- _Work instruction_:
Transcribe, starting at the line with "Donald Trump Likely" and ending at the line with "Fa2 module 6", every line of the material below exactly, but leave out the pictures and anything outside that span.

- _Input data_:
•••••
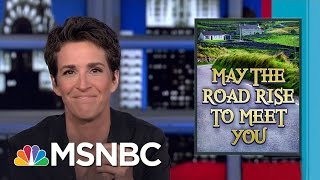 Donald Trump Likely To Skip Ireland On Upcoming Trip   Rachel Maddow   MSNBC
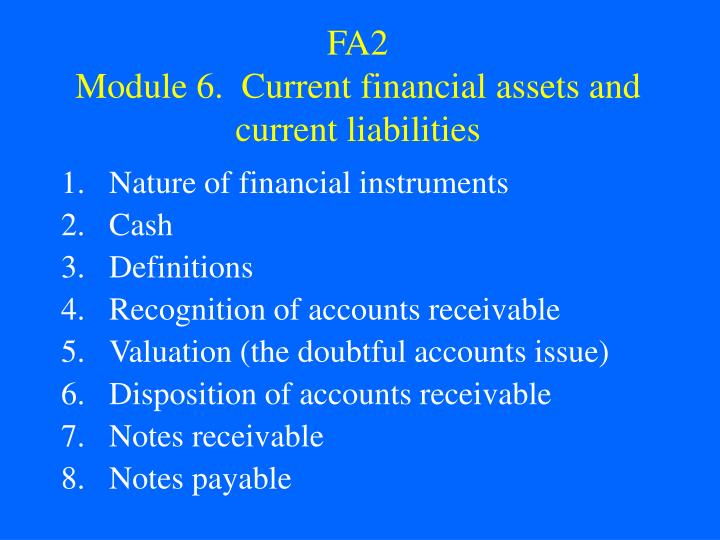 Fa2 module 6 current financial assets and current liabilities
•••••
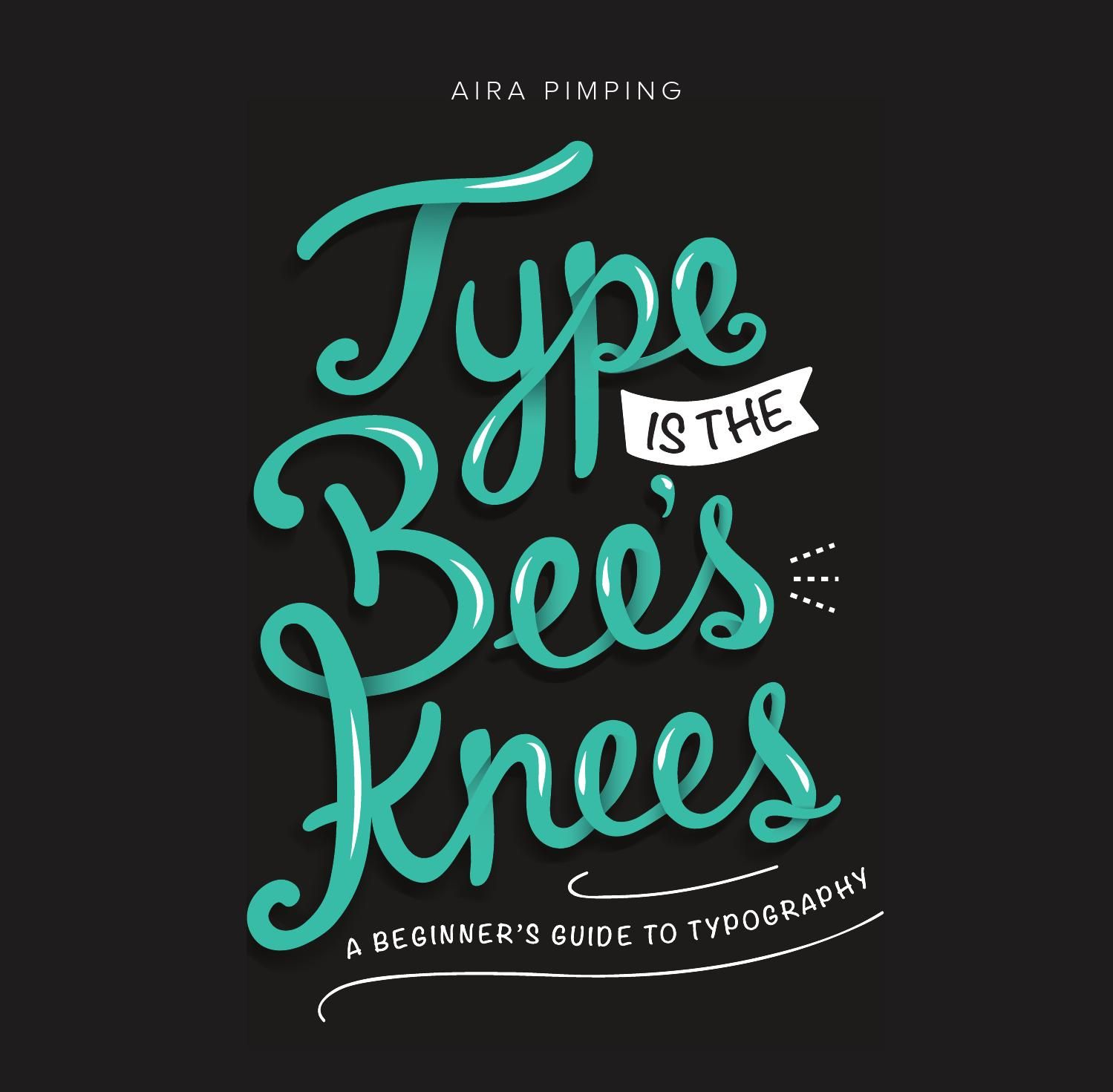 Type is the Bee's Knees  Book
•••••
- _Output below_:
 Donald Trump Likely To Skip Ireland On Upcoming Trip   Rachel Maddow   MSNBC
 Fa2 module 6 current financial assets and current liabilities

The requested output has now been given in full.